Something else that should not be overlooked is that it can be extremely beneficial for technology start ups, for example, to hold patents of their own. Such patents can be used for defensive purposes in the event of a patent dispute, as well as to prevent others from using the innovation that the patent protects. However, patents are only available for new inventions, and so the only way to obtain patents yourself (other than by purchasing them) is to innovate. Thus a further incentive to technology start ups to innovate is the prospect that such innovation will lead to those companies holding their own patents.
It may be said that so called "patent trolls" or non practising entities, which hold patents but do not themselves innovate nor produce products, do by their activities hinder the realisation of innovative products.

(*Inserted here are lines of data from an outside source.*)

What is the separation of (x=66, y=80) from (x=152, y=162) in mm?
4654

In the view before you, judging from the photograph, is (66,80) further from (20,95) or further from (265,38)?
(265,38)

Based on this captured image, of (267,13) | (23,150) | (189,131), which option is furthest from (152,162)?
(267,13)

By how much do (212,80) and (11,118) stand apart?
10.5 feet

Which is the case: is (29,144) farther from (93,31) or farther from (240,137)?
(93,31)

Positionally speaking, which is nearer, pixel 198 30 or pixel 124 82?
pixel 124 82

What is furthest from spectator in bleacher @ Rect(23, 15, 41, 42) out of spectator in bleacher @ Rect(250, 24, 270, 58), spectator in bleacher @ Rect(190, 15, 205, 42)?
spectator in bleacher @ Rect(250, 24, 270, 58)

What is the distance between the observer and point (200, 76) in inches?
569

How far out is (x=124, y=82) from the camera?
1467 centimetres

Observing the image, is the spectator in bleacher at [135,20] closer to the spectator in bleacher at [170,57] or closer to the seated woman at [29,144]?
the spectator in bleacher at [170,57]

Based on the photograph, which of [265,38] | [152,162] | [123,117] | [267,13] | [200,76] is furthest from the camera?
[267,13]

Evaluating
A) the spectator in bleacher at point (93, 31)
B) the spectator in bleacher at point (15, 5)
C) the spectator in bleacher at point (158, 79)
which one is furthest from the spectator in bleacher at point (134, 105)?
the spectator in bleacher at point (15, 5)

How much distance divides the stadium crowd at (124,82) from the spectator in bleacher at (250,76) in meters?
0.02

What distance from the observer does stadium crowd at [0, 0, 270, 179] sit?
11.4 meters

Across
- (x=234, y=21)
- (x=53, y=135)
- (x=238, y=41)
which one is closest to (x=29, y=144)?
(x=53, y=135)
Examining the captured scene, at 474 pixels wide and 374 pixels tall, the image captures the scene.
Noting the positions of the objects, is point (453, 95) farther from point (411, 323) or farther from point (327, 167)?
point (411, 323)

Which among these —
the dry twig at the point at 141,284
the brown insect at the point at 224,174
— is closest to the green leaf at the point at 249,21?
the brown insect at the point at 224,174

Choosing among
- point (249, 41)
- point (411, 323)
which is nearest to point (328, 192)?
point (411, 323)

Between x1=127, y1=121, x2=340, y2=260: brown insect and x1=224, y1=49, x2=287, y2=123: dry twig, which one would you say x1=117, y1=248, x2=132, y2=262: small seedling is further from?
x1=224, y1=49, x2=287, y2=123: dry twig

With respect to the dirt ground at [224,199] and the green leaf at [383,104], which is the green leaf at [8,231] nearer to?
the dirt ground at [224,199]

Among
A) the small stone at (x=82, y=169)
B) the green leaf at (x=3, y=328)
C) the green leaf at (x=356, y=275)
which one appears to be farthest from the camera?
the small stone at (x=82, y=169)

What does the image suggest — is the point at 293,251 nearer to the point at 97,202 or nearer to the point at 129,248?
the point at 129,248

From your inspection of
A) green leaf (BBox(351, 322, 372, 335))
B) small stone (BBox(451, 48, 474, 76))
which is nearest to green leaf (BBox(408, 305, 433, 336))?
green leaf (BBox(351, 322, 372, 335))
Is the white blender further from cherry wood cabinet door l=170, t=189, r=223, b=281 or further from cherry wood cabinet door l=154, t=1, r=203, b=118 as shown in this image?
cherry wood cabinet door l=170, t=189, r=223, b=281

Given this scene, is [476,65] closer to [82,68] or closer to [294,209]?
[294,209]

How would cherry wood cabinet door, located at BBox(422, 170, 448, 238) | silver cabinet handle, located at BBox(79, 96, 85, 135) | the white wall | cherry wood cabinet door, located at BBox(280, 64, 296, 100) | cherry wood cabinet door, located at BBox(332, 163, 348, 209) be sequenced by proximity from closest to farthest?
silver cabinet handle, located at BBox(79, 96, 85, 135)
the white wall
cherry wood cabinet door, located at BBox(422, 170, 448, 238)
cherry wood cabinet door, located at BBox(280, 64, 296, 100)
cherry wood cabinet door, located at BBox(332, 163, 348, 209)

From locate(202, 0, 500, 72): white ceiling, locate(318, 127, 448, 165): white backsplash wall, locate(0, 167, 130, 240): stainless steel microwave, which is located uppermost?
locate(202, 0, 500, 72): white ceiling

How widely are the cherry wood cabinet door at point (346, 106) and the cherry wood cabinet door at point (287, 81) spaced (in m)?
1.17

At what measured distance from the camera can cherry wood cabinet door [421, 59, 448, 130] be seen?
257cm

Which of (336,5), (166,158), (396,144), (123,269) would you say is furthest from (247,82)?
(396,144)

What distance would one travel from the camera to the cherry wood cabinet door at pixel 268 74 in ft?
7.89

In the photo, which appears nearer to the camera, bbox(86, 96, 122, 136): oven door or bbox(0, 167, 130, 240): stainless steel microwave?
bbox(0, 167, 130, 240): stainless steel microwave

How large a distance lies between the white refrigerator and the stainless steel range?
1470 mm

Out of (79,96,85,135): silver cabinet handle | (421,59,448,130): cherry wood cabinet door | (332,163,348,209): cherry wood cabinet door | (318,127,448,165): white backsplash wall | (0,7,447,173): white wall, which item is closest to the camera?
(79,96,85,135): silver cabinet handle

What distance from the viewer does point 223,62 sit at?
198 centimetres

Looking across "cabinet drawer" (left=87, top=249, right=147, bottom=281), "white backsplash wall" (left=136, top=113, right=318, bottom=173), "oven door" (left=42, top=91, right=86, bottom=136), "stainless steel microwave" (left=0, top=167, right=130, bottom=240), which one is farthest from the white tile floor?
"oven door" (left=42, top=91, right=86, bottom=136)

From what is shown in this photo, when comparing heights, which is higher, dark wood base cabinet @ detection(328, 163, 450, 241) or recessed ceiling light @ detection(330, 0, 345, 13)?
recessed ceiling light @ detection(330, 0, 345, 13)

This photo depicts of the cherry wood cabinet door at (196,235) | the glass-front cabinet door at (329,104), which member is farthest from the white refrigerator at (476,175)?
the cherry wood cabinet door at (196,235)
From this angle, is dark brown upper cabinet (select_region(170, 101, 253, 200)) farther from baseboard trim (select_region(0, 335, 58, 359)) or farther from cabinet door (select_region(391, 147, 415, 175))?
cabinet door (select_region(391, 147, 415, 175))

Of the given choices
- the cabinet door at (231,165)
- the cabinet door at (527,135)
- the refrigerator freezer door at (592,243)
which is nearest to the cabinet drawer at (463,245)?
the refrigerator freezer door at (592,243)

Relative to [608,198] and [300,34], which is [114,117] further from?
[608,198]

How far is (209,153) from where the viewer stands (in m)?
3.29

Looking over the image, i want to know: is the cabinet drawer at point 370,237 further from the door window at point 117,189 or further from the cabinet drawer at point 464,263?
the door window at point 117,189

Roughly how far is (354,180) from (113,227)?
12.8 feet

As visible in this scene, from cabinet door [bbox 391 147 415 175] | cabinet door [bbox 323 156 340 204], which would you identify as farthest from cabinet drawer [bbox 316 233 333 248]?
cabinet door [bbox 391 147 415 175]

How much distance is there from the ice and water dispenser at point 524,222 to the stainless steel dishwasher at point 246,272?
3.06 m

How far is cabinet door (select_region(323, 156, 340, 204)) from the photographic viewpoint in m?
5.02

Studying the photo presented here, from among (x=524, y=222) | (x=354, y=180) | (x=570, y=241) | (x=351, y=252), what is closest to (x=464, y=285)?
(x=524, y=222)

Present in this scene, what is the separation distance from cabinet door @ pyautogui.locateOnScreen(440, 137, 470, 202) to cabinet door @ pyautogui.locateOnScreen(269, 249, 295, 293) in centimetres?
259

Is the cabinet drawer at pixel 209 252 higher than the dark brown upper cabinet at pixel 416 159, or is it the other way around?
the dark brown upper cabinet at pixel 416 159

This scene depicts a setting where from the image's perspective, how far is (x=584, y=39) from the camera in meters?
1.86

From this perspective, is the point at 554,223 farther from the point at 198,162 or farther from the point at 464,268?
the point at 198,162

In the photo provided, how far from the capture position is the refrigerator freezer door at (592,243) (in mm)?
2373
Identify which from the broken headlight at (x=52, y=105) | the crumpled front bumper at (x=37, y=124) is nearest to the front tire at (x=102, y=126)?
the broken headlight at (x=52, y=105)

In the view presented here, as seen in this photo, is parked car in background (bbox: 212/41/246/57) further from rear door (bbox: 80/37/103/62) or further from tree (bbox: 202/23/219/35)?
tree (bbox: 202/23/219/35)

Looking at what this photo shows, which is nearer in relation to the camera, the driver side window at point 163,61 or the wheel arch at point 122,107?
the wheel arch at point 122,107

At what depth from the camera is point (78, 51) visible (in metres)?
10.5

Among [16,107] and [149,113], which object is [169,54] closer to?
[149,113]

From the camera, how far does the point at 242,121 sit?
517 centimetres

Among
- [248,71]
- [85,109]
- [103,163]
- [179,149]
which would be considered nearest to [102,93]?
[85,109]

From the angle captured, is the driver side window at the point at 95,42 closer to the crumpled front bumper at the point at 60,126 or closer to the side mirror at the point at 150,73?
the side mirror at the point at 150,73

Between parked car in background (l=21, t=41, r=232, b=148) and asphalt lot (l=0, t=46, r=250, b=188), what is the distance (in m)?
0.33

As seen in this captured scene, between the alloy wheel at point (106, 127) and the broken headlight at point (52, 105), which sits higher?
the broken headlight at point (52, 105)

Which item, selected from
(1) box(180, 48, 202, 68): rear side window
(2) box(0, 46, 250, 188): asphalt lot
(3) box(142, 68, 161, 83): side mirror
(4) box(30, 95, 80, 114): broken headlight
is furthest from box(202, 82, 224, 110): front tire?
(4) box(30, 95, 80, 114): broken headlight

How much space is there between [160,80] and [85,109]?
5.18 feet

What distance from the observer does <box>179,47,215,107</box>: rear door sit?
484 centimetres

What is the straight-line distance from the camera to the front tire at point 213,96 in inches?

However, again it may be debated whether in fact the existence of such patent trolls does actually discourage innovation.
Another way of looking at this would be to say that patent trolls offer a further potential route for realising the value of innovations, in that they will be potential purchasers of patents that protect significant innovations. Thus patent trolls potentially offer technology start ups another way to obtain value from their innovations and the patents that go with them.
So where does this leave us? Does the current number of patents and patent disputes mean that innovation could now be being stifled?
It should not. Not innovating and simply doing what has been done before is more, not less, likely to lead to patent issues. Innovating and developing new products is a way to avoid these issues. If one innovates, one can obtain one's own patents which can then be used for both defensive and offensive purposes.
The current smartphone patent disputes suggest that innovation and the patents that go with that are critical in today's smartphone arena at least. That should only encourage technology start ups and other companies to innovate and acquire their own patents. The large companies in this arena, and consequently investors in technology companies, see that more than ever the value of companies and their position relative to their competitors is determined by their ability to innovate and by the patents that they can correspondingly generate and hold.